The Association of Spanish Cloud and Datacenter Providers (Apecdata) warns of the legal, technical and security implications of choosing a cloud provider. It does so at a time when cloud computing is booming and giants such as Amazon, Google, IBM or Microsoft are opening or finalizing their regions cloud in Spain. The organization is supported by a report by Ecija Abogados, which endorses the importance of working in a reliable data perimeter when taking business applications, or data, to the cloud.
The work warns that, as established by the General Data Protection Regulation (RGPD), any transfer of personal data outside the European Economic Area to a third country must be carried out with guarantees. And it highlights that any treatment carried out by a supplier located in Europe that has certain links with a US entity, will imply a risk from the perspective of compliance with data protection.
From a legal point of view, they say, the situation could arise in which personal data of Europeans hosted on servers of US entities based in Europe were processed by US authorities in accordance with its regulations and involve an international transfer not in accordance with European regulations.
Apecdata, which was presented in public last February, Remember that data may only be transmitted to those countries, territories, sectors or international organizations with respect to which the European Commission has considered that they have an adequate level of protection or, in another case, sufficient guarantees are provided or the foreseen circumstances occur. as exceptions.

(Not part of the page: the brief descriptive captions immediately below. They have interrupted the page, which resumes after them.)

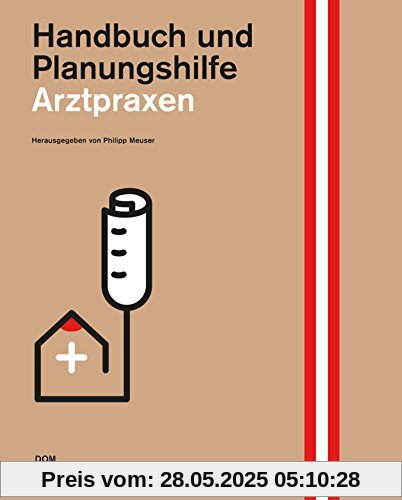 Arztpraxen. Handbuch und Planungshilfe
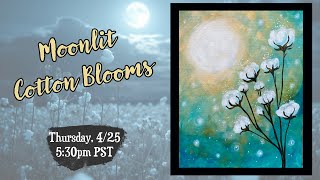Painting Tutorial: Moonlit Cotton Blooms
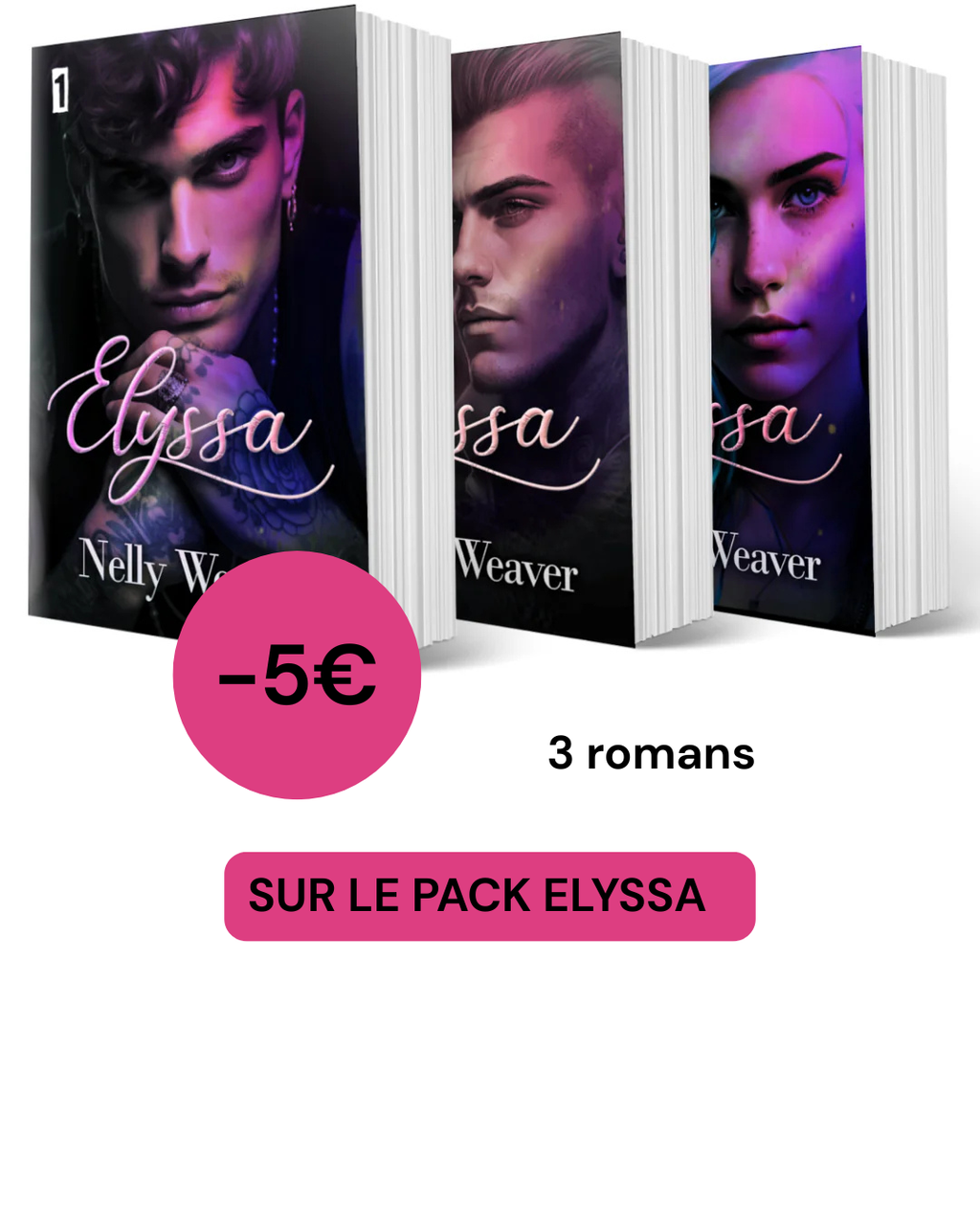 Pack Elyssa - Édition spéciale signée par l'auteur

The report indicates that carrying out international transfers of personal data that do not adopt the necessary guarantees could give rise to administrative fines of up to 20 million euros or up to 4% of the total global annual turnover. For this reason, the association recommends that for the contracting of services, issues such as the location of the provider and where the data will be effectively processed, the security measures applied and the contractual guarantees that the provider could offer be taken into account as a priority. of cloud.
“The consequences for users of the use of this type of platform can mean a loss of control over their personal data, while for entities it is to assume unnecessary risks since the uses of said systems could lead to breaches of data protection regulations. personal,” they point out.

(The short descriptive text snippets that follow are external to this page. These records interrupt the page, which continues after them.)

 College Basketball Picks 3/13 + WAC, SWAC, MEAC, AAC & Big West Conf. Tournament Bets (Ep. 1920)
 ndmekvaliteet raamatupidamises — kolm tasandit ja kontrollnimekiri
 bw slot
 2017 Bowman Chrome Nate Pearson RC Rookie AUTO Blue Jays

According to the report, the international transfer of data may take place as long as they offer “adequate guarantees”, such as the provision of legally binding and enforceable instruments between authorities, binding corporate regulations and standard clauses on the protection of personal data that are adopted by the Commission. Likewise, it must be required that both the importer and the exporter of the data adhere to a code of conduct approved by a national data protection authority, together with binding and enforceable commitments of the importer and exporter, including those of the rights of the interested parties.
Apecdata underlines the importance that both the importer and the exporter of data are adhered to official certification mechanisms, either by contractual means or through a legally binding instrument to apply the guarantees.
The entity is a firm defender of the creation of a European data space in the face of the advance of the American technological giants and of the implementation of a regulatory framework that protects personal rights and privacy above economic interests when it comes to entrust the data to a third party.